• **Entries taken from a collection**
>>>

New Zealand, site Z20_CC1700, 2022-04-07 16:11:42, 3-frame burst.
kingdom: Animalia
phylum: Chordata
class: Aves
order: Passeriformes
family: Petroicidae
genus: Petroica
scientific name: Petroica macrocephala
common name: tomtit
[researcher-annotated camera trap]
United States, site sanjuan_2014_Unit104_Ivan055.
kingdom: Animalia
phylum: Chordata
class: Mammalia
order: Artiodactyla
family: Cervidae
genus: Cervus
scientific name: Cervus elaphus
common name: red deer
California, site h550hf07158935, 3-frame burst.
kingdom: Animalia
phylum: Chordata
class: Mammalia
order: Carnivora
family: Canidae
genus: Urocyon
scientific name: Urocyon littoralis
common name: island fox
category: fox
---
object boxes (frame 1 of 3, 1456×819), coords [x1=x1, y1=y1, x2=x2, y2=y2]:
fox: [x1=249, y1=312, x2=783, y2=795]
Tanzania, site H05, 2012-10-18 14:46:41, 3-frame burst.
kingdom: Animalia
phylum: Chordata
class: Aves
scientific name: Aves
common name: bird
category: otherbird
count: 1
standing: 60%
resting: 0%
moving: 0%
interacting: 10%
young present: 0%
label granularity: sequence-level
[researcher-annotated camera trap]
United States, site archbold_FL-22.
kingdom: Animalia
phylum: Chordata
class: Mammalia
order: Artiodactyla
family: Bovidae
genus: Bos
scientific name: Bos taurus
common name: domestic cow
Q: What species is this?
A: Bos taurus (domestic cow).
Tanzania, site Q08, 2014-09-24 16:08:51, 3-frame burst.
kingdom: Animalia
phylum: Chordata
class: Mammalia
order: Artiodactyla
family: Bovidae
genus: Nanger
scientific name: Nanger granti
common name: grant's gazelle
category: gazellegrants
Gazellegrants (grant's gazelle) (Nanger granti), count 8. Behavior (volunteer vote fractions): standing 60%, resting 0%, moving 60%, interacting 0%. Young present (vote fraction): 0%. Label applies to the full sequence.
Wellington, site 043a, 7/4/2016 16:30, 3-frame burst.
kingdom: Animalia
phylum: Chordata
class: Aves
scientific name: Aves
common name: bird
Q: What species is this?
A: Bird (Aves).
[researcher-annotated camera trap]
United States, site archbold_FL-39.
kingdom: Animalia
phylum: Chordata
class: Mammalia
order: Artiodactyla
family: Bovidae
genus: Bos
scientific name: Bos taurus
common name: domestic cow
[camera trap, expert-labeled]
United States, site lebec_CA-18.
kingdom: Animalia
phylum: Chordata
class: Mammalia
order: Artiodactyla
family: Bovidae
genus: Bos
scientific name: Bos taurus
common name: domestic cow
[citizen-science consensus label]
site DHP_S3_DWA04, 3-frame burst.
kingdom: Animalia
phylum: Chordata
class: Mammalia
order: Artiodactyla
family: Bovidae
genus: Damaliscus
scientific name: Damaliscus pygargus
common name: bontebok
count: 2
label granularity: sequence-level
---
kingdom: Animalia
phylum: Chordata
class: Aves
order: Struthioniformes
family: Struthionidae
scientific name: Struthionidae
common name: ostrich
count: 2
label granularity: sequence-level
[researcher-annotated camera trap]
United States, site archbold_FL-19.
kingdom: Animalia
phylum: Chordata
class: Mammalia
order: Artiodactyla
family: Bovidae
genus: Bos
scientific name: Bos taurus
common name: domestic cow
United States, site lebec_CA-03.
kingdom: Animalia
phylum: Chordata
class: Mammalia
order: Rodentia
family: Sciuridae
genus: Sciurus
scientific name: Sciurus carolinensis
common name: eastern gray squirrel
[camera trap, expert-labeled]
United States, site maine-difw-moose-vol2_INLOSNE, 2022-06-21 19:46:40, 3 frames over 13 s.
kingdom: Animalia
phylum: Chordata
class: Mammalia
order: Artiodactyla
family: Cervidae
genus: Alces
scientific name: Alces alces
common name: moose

<<<

• **Task item**
All records are to be written out exactly.

• **Exercise result**
New Zealand, site Z20_CC1700, 2022-04-07 16:11:42, 3-frame burst.
kingdom: Animalia
phylum: Chordata
class: Aves
order: Passeriformes
family: Petroicidae
genus: Petroica
scientific name: Petroica macrocephala
common name: tomtit
[researcher-annotated camera trap]
United States, site sanjuan_2014_Unit104_Ivan055.
kingdom: Animalia
phylum: Chordata
class: Mammalia
order: Artiodactyla
family: Cervidae
genus: Cervus
scientific name: Cervus elaphus
common name: red deer
California, site h550hf07158935, 3-frame burst.
kingdom: Animalia
phylum: Chordata
class: Mammalia
order: Carnivora
family: Canidae
genus: Urocyon
scientific name: Urocyon littoralis
common name: island fox
category: fox
---
object boxes (frame 1 of 3, 1456×819), coords [x1=x1, y1=y1, x2=x2, y2=y2]:
fox: [x1=249, y1=312, x2=783, y2=795]
Tanzania, site H05, 2012-10-18 14:46:41, 3-frame burst.
kingdom: Animalia
phylum: Chordata
class: Aves
scientific name: Aves
common name: bird
category: otherbird
count: 1
standing: 60%
resting: 0%
moving: 0%
interacting: 10%
young present: 0%
label granularity: sequence-level
[researcher-annotated camera trap]
United States, site archbold_FL-22.
kingdom: Animalia
phylum: Chordata
class: Mammalia
order: Artiodactyla
family: Bovidae
genus: Bos
scientific name: Bos taurus
common name: domestic cow
Q: What species is this?
A: Bos taurus (domestic cow).
Tanzania, site Q08, 2014-09-24 16:08:51, 3-frame burst.
kingdom: Animalia
phylum: Chordata
class: Mammalia
order: Artiodactyla
family: Bovidae
genus: Nanger
scientific name: Nanger granti
common name: grant's gazelle
category: gazellegrants
Gazellegrants (grant's gazelle) (Nanger granti), count 8. Behavior (volunteer vote fractions): standing 60%, resting 0%, moving 60%, interacting 0%. Young present (vote fraction): 0%. Label applies to the full sequence.
Wellington, site 043a, 7/4/2016 16:30, 3-frame burst.
kingdom: Animalia
phylum: Chordata
class: Aves
scientific name: Aves
common name: bird
Q: What species is this?
A: Bird (Aves).
[researcher-annotated camera trap]
United States, site archbold_FL-39.
kingdom: Animalia
phylum: Chordata
class: Mammalia
order: Artiodactyla
family: Bovidae
genus: Bos
scientific name: Bos taurus
common name: domestic cow
[camera trap, expert-labeled]
United States, site lebec_CA-18.
kingdom: Animalia
phylum: Chordata
class: Mammalia
order: Artiodactyla
family: Bovidae
genus: Bos
scientific name: Bos taurus
common name: domestic cow
[citizen-science consensus label]
site DHP_S3_DWA04, 3-frame burst.
kingdom: Animalia
phylum: Chordata
class: Mammalia
order: Artiodactyla
family: Bovidae
genus: Damaliscus
scientific name: Damaliscus pygargus
common name: bontebok
count: 2
label granularity: sequence-level
---
kingdom: Animalia
phylum: Chordata
class: Aves
order: Struthioniformes
family: Struthionidae
scientific name: Struthionidae
common name: ostrich
count: 2
label granularity: sequence-level
[researcher-annotated camera trap]
United States, site archbold_FL-19.
kingdom: Animalia
phylum: Chordata
class: Mammalia
order: Artiodactyla
family: Bovidae
genus: Bos
scientific name: Bos taurus
common name: domestic cow
United States, site lebec_CA-03.
kingdom: Animalia
phylum: Chordata
class: Mammalia
order: Rodentia
family: Sciuridae
genus: Sciurus
scientific name: Sciurus carolinensis
common name: eastern gray squirrel
[camera trap, expert-labeled]
United States, site maine-difw-moose-vol2_INLOSNE, 2022-06-21 19:46:40, 3 frames over 13 s.
kingdom: Animalia
phylum: Chordata
class: Mammalia
order: Artiodactyla
family: Cervidae
genus: Alces
scientific name: Alces alces
common name: moose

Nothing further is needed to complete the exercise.